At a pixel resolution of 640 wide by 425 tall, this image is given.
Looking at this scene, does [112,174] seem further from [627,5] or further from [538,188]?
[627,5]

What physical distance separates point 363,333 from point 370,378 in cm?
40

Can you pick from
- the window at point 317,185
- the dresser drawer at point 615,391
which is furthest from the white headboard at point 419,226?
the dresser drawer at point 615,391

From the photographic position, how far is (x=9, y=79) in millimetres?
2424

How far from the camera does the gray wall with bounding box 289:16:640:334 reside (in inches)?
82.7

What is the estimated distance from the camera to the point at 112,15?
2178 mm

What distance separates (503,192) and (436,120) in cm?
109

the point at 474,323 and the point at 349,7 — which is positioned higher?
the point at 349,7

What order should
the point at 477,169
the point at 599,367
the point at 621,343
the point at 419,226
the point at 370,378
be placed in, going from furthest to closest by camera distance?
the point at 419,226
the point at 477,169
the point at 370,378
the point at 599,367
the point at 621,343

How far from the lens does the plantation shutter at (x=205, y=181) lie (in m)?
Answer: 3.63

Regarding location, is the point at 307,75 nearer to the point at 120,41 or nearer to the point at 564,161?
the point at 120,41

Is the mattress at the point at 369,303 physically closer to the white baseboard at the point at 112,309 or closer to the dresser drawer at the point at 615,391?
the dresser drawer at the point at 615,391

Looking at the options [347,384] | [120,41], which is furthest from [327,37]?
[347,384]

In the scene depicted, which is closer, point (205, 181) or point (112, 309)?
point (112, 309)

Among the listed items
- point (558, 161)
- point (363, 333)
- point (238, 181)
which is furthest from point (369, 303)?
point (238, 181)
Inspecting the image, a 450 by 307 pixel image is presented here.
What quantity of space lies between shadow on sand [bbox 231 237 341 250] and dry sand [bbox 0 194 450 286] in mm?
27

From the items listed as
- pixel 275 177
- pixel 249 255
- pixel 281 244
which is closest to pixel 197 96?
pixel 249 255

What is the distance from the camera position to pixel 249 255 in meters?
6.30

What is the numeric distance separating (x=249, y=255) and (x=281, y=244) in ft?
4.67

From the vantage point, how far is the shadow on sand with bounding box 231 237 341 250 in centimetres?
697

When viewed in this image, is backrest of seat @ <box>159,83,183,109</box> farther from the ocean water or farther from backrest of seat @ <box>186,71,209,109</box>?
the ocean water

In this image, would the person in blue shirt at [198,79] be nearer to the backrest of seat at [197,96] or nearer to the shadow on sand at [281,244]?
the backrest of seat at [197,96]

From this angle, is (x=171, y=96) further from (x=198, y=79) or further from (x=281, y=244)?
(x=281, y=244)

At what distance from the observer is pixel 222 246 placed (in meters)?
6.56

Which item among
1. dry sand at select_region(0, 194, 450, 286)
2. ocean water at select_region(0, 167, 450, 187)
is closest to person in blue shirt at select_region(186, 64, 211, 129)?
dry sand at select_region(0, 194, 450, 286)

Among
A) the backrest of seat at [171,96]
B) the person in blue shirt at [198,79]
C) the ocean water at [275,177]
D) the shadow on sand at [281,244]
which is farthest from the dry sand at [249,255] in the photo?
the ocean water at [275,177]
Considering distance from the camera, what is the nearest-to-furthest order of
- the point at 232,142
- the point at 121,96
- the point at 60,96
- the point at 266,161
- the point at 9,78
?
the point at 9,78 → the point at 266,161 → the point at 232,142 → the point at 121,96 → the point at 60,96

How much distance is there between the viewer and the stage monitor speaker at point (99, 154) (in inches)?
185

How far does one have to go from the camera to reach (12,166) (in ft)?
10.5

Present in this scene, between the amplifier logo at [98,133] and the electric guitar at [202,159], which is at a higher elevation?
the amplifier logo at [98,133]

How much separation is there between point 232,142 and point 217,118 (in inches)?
_ _ _ _ _ _ _
Your objective: Reproduce the lines of the data from the line containing "Present in this" through the end of the data, inclusive, swapping "electric guitar" for "acoustic guitar" and leaving everything else unchanged.

Response for this exercise:
Present in this scene, between the amplifier logo at [98,133] and the acoustic guitar at [202,159], which is at a higher elevation?
the amplifier logo at [98,133]

How much separation is there between point 232,142 and point 217,118 (in inches)?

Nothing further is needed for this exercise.